Two days ago I wrote to customer service at gap.com complaining about the fact that if you visit their site with Safari, you get kicked out with a message: “We’re sorry, but we do not support the version of the browser you are using.” I provided some information on Safari’s excellent standards compliance ratings, and asked “If you can’t make your site work with Safari, how can you make it work with anything?” I also noted that, yes, I could fire up Firefox and use that instead, but that I refused on principle — I’d rather shop elsewhere than play that game. Today I got a message back from gap.com reading, in part:
Currently we support AOL, Netscape Navigator, Microsoft Internet Explorer, and Firefox for PC users. Unfortunately, we temporarily do not support Microsoft Internet Explorer for Macintosh. …. Safari users having problems accessing our site can download the free Firefox browser.
I guess failing to understand or even apparently to read my message was their little way of connecting with customers and assuring me that my voice had been heard.
Why even bother? Speak a smidge of sense into the void and you end up feeling like Quixote, raging against the machine. Corporate retards.
>>Today I got a message back from gap.com reading, in part:
Watch out they don’t spam you thereafter.
>>I guess failing to understand or even apparently to read my message was their little way of connecting with customers and assuring me that my voice had been heard.
It could be worse — they could have entered you into some CRM database and you’d never hear the end of it.
>>Speak a smidge of sense into the void and you end up feeling like Quixote, raging against the machine.
But then, there are times when a plan comes together.
Thank you for your recent blog posting. Please accept this oil spill and beheaded pony as a token of our interest in your comments.
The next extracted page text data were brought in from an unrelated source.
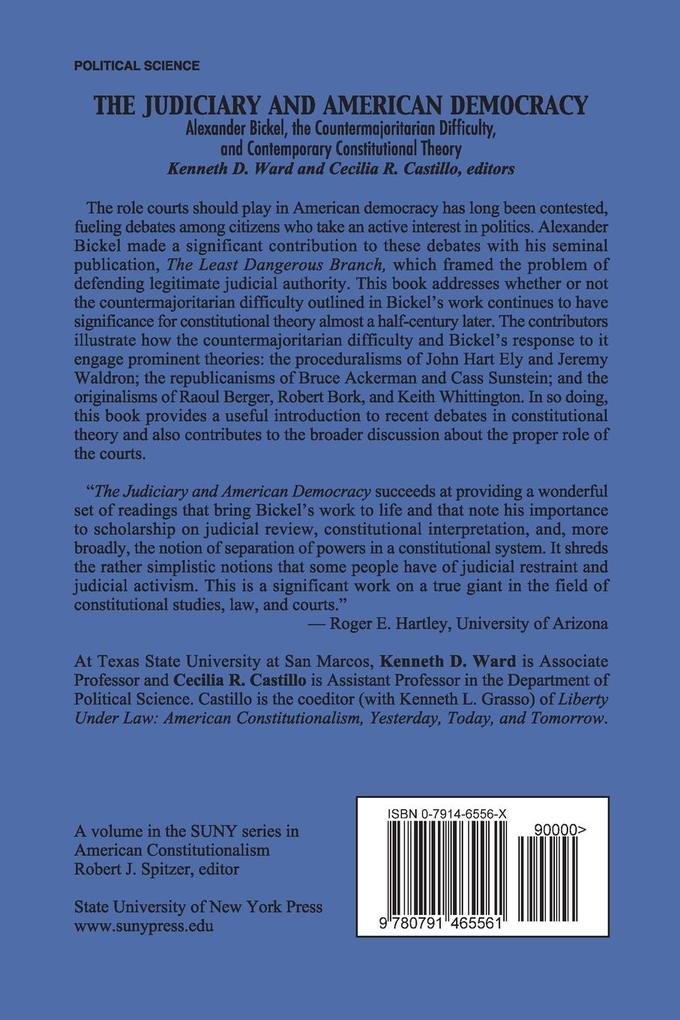 POLITICAL SCIENCE

THE JUDICIARY AND AMERICAN DEMOCRACY
Alexander Bickel, the Countermajoritarian Difficulty, and Contemporary Constitutional Theory
Kenneth D. Ward and Cecilia R. Castillo, editors

The role courts should play in American democracy has long been contested, fueling debates among citizens who take an active interest in politics. Alexander Bickel made a significant contribution to these debates with his seminal publication, The Least Dangerous Branch, which framed the problem of defending legitimate judicial authority. This book addresses whether or not the countermajoritarian difficulty outlined in Bickel's work continues to have significance for constitutional theory almost a half-century later. The contributors illustrate how the countermajoritarian difficulty and Bickel's response to it engage prominent theories: the proceduralisms of John Hart Ely and Jeremy Waldron; the republicanisms of Bruce Ackerman and Cass Sunstein; and the originalisms of Raoul Berger, Robert Bork, and Keith Whittington. In so doing, this book provides a useful introduction to recent debates in constitutional theory and also contributes to the broader discussion about the proper role of the courts.

"The Judiciary and American Democracy succeeds at providing a wonderful set of readings that bring Bickel's work to life and that note his importance to scholarship on judicial review, constitutional interpretation, and, more broadly, the notion of separation of powers in a constitutional system. It shreds the rather simplistic notions that some people have of judicial restraint and judicial activism. This is a significant work on a true giant in the field of constitutional studies, law, and courts."
— Roger E. Hartley, University of Arizona

At Texas State University at San Marcos, Kenneth D. Ward is Associate Professor and Cecilia R. Castillo is Assistant Professor in the Department of Political Science. Castillo is the coeditor (with Kenneth L. Grasso) of Liberty Under Law: American Constitutionalism, Yesterday, Today, and Tomorrow.

A volume in the SUNY series in American Constitutionalism
Robert J. Spitzer, editor

State University of New York Press
www.sunypress.edu

ISBN 0-7914-6556-X
90000>
9 780791 465561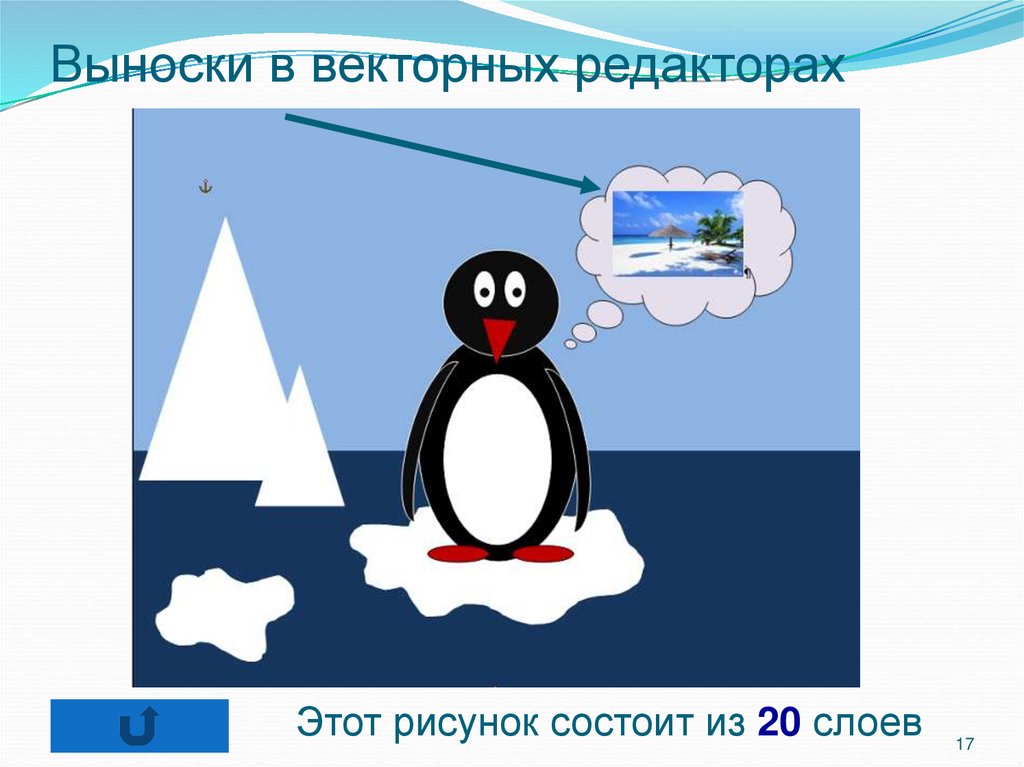 Выноски в векторных редакторах

Этот рисунок состоит из 20 слоев

17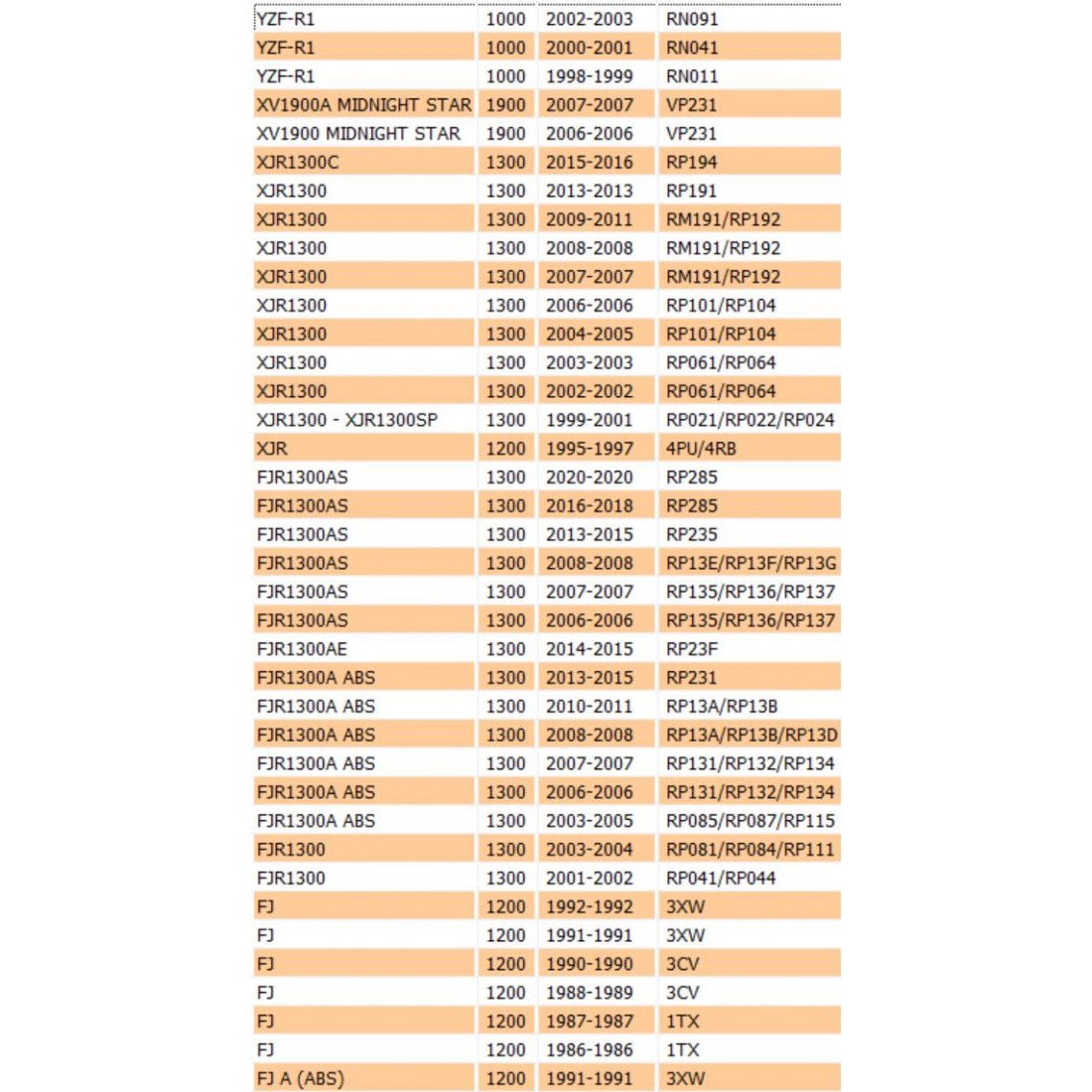 | YZF-R1 | 1000 | 2002-2003 | RN091 |
|---|---|---|---|
| YZF-R1 | 1000 | 2000-2001 | RN041 |
| YZF-R1 | 1000 | 1998-1999 | RN011 |
| XV1900A MIDNIGHT STAR | 1900 | 2007-2007 | VP231 |
| XV1900 MIDNIGHT STAR | 1900 | 2006-2006 | VP231 |
| XJR1300C | 1300 | 2015-2016 | RP194 |
| XJR1300 | 1300 | 2013-2013 | RP191 |
| XJR1300 | 1300 | 2009-2011 | RM191/RP192 |
| XJR1300 | 1300 | 2008-2008 | RM191/RP192 |
| XJR1300 | 1300 | 2007-2007 | RM191/RP192 |
| XJR1300 | 1300 | 2006-2006 | RP101/RP104 |
| XJR1300 | 1300 | 2004-2005 | RP101/RP104 |
| XJR1300 | 1300 | 2003-2003 | RP061/RP064 |
| XJR1300 | 1300 | 2002-2002 | RP061/RP064 |
| XJR1300 - XJR1300SP | 1300 | 1999-2001 | RP021/RP022/RP024 |
| XJR | 1200 | 1995-1997 | 4PU/4RB |
| FJR1300AS | 1300 | 2020-2020 | RP285 |
| FJR1300AS | 1300 | 2016-2018 | RP285 |
| FJR1300AS | 1300 | 2013-2015 | RP235 |
| FJR1300AS | 1300 | 2008-2008 | RP13E/RP13F/RP13G |
| FJR1300AS | 1300 | 2007-2007 | RP135/RP136/RP137 |
| FJR1300AS | 1300 | 2006-2006 | RP135/RP136/RP137 |
| FJR1300AE | 1300 | 2014-2015 | RP23F |
| FJR1300A ABS | 1300 | 2013-2015 | RP231 |
| FJR1300A ABS | 1300 | 2010-2011 | RP13A/RP13B |
| FJR1300A ABS | 1300 | 2008-2008 | RP13A/RP13B/RP13D |
| FJR1300A ABS | 1300 | 2007-2007 | RP131/RP132/RP134 |
| FJR1300A ABS | 1300 | 2006-2006 | RP131/RP132/RP134 |
| FJR1300A ABS | 1300 | 2003-2005 | RP085/RP087/RP115 |
| FJR1300 | 1300 | 2003-2004 | RP081/RP084/RP111 |
| FJR1300 | 1300 | 2001-2002 | RP041/RP044 |
| FJ | 1200 | 1992-1992 | 3XW |
| FJ | 1200 | 1991-1991 | 3XW |
| FJ | 1200 | 1990-1990 | 3CV |
| FJ | 1200 | 1988-1989 | 3CV |
| FJ | 1200 | 1987-1987 | 1TX |
| FJ | 1200 | 1986-1986 | 1TX |
| FJ A (ABS) | 1200 | 1991-1991 | 3XW |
Please upgrade to Windows XP to view beheaded pony.
I receive letters like this at my company. I read them. Think about them. Share them. Then throw them away. The letters do influence decisions way down the road because corporations are often slow turning ships, but it is impossible to predict, so what can I say now? “We’ll think about it?” At least I don’t send out form letters.
That and your letter could be part of a plot to snare us in a lawsuit. Customers. Can’t trust them.
My father in law passed away recently. My mother in law wrote her credit card company asking whether she could remove his name from their (joint) account, and informing them why she was making that request. She got a very nice letter back informing her that they couldn’t honor her request, but if HE wrote in asking to remove his name from their account, they would be happy to make that change…
Situations like this are so stupid, you’re at a loss for how to proceed.